Just like Peter, I was called out of my boat. But I didn’t just step out of it. It took God many, many times to get me to step out in faith, in boldness, and trust that He could use my story for good.
Because I didn’t think that I had a story. I didn’t think that I had a testimony. Because what could God have possibly done through a life so broken, so sick, with someone who had something wrong with them? I heard other people’s testimonies in church – the drug addict who had been called out of addiction to become a pastor. The woman who was led out of prostitution to become a missionary to those still in prostitution. The ones who God had done amazing things through, the testimonies that made you want to lift up your hands in praise.
I didn’t have a testimony like that. I was just a person with an early expiration date that couldn’t do anything for the Kingdom. I thought that my struggles, my insecurities were my own and that no one else struggled with them too. I thought that God could never use a person so broken as me.
But He does. He uses broken pots of clay for His glory.

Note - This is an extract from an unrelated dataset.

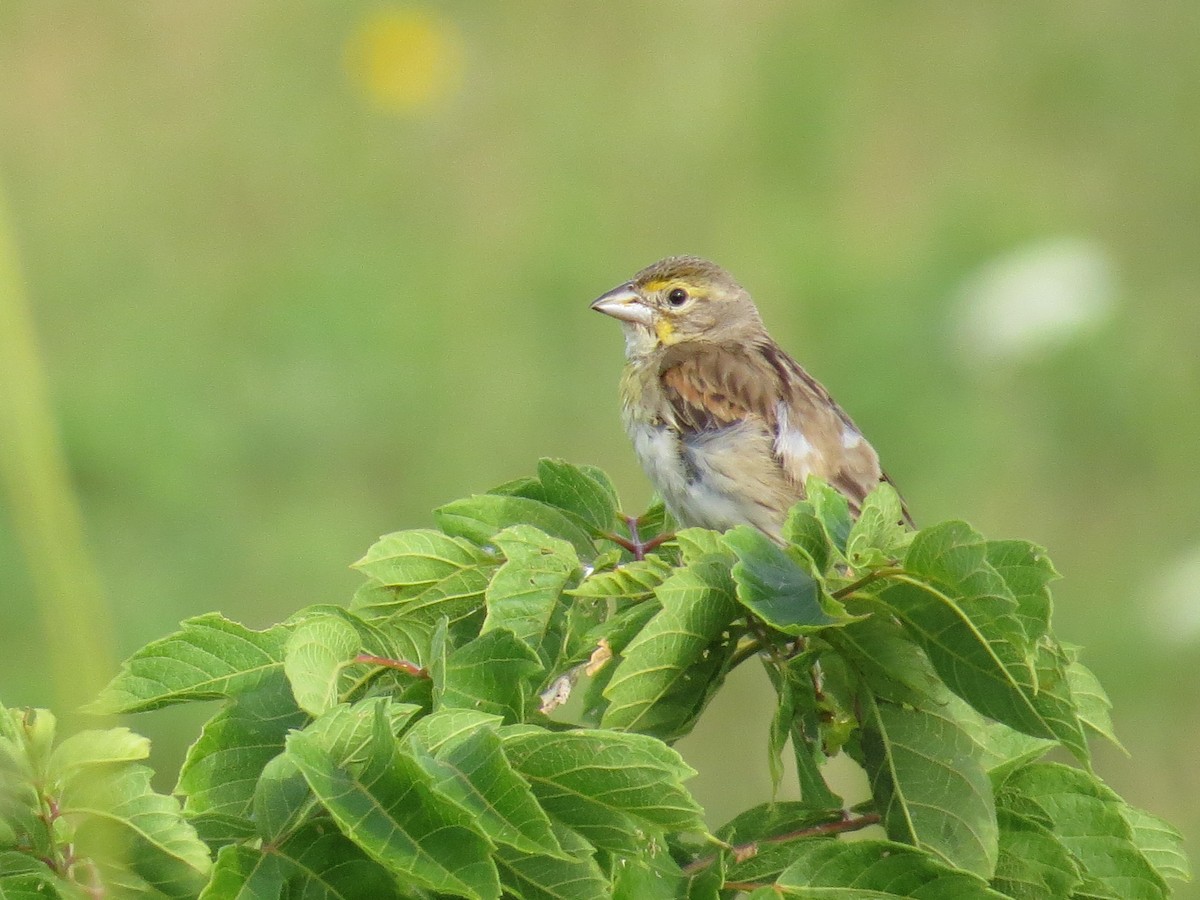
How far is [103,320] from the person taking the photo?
8719 mm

My CF and the struggles it has brought have always been a part of my story. But now it is so much more because I’ve seen God work through it. I’ve seen him bring a mother to tears, accepting that the healing for her son she wanted was not coming, but that life was possible even when the healing doesn’t come. I’ve seen him change the hearts of my co-workers, letting them see patients as people, not just diseases. I’ve seen him encourage women who have been rejected, as I have, by a man, told I was not good enough to ever be loved because I was going to die young. That no one could ever love me. But that His love is so much greater. I’ve seen Him use my words in so many ways that I could never have imagined, use me in many more ways that I ever expected.

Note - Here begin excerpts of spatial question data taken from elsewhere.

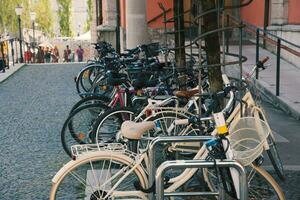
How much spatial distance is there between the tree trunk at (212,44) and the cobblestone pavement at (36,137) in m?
1.31

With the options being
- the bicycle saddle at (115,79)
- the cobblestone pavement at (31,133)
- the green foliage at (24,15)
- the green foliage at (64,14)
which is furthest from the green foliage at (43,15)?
the bicycle saddle at (115,79)

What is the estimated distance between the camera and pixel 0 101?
10727 mm

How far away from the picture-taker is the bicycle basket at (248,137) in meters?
3.81

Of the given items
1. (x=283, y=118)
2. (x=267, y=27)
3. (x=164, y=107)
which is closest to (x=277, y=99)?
(x=283, y=118)

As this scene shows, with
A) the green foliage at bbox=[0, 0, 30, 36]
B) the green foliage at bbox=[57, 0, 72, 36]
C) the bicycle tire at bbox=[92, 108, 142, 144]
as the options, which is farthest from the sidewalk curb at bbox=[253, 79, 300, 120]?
the green foliage at bbox=[57, 0, 72, 36]

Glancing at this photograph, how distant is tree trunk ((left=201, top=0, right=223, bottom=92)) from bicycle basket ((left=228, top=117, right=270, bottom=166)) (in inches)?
67.8

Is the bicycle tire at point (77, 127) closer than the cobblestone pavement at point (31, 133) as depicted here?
No

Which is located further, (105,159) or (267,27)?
(267,27)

I can tell you this with certainty today: God is calling you out of your boat, out of your comfort zone. I don’t know what your comfort zone is. And I don’t know where God is calling you – to ministry, to reconciliation with a friend or with family, to sharing your story, to boldly going where you never thought you would. But I do know that He is calling you out of your boat. “Take courage!” He says. “Don’t be afraid!” Because God wouldn’t be calling you out of your boat unless He was going to be with you every step of the way. Remember when Peter stepped out of the boat? He kept His eyes on Jesus. And when the wind and the waves frightened him and he thought he was going to drown, who was there to take his hand? Jesus.

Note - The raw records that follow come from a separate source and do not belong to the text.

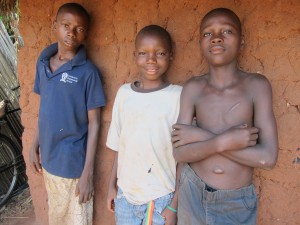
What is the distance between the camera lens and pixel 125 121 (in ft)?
6.53

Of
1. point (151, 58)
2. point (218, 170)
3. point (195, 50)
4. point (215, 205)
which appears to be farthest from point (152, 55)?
point (215, 205)

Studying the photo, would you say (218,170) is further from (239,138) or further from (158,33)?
(158,33)

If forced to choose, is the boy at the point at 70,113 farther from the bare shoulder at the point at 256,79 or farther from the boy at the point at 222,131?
the bare shoulder at the point at 256,79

So, when you step out of your boat, whether it’s with all the gusto of a new adventure and no looking back or kicking and screaming all the way, look to the One who calms our fears, who is the author and perfecter of our faith, who commands even the wind and the waves, the One who died so that we might live. Keep your eyes on Jesus, and boldly walk out in faith where He has called you. And He will be there. Right beside you, all the time.
When you step out of your boat, you’re stepping out into the great unknown, where feet may fail, where fear surrounds you.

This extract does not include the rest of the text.